Other difficult scenarios to tackle to clear the child for adoption are “putative fathers” and/or “unknown fathers.” Working with an attorney will ensure the adoption result will be steadfast in case a biological parent surfaces years later and attempts to obtain rights to the minor.

A child at age 12 and over must sign a consent to be adopted by the prospective adoptive person(s).

All NC Adoptions are considered “closed” and the records sealed by the Court.

Direct Adoptions and Stepparent Adoptions necessitate Department of Social Services involvement (or another licensed agency) who will be ordered by the Court to perform a pre and/or post-placement assessment. The agency also provides a Report to the Court with background information among other things which must be shared with the biological parent(s). This comes at a cost paid for by the Petitioner(s) who wish to adopt.

Regardless of the facts and circumstances in any adoption case, it would be most prudent to contact an attorney to complete the legal process. Even forms can be intimidating and without legal advice a lay person could miss an important step which could leave a window for a biological parent to contest the adoption and ask the courts for some relief; therefore, usurping your adoptees’ sense of security and permanence. Without legal direction your adoption could also be flagged during the audit process in Raleigh with the Office of Vital Statistics and not approved which leaves the adoptive parent(s) and child without a birth certificate until the error(s) can be resolved.

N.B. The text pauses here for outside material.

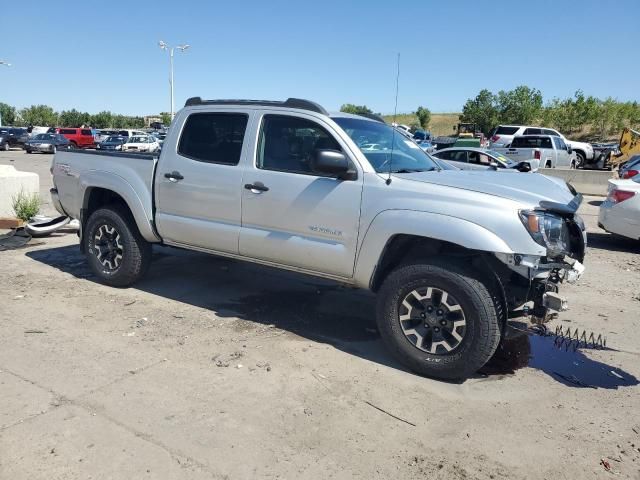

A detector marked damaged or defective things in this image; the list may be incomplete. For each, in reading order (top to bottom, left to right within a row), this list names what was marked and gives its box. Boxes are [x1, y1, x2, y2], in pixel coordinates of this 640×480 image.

damaged front end [492, 193, 588, 324]
broken headlight [520, 209, 568, 256]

Adoptions can be mostly form driven within the Superior Clerk of Court in NC, Special Proceedings Division. While it is sometimes mostly a black and white process, it is extremely detail oriented and your clerk of court assigned to the Petition is not allowed to give legal advice. It is not recommend that parties seeking adoption enter Superior Court without attorney representation.

Should you decide the opportunity to adopt is right for your family, the experience and end result will present many rewards too vast to quantify throughout a lifetime. This blog is intended to educate and quell some misbelief that adoption is too difficult and/or expensive to consider. Do not let the legal process, cost or trepidation of navigating legal channels prevent you from giving the gift of a forever family to a child.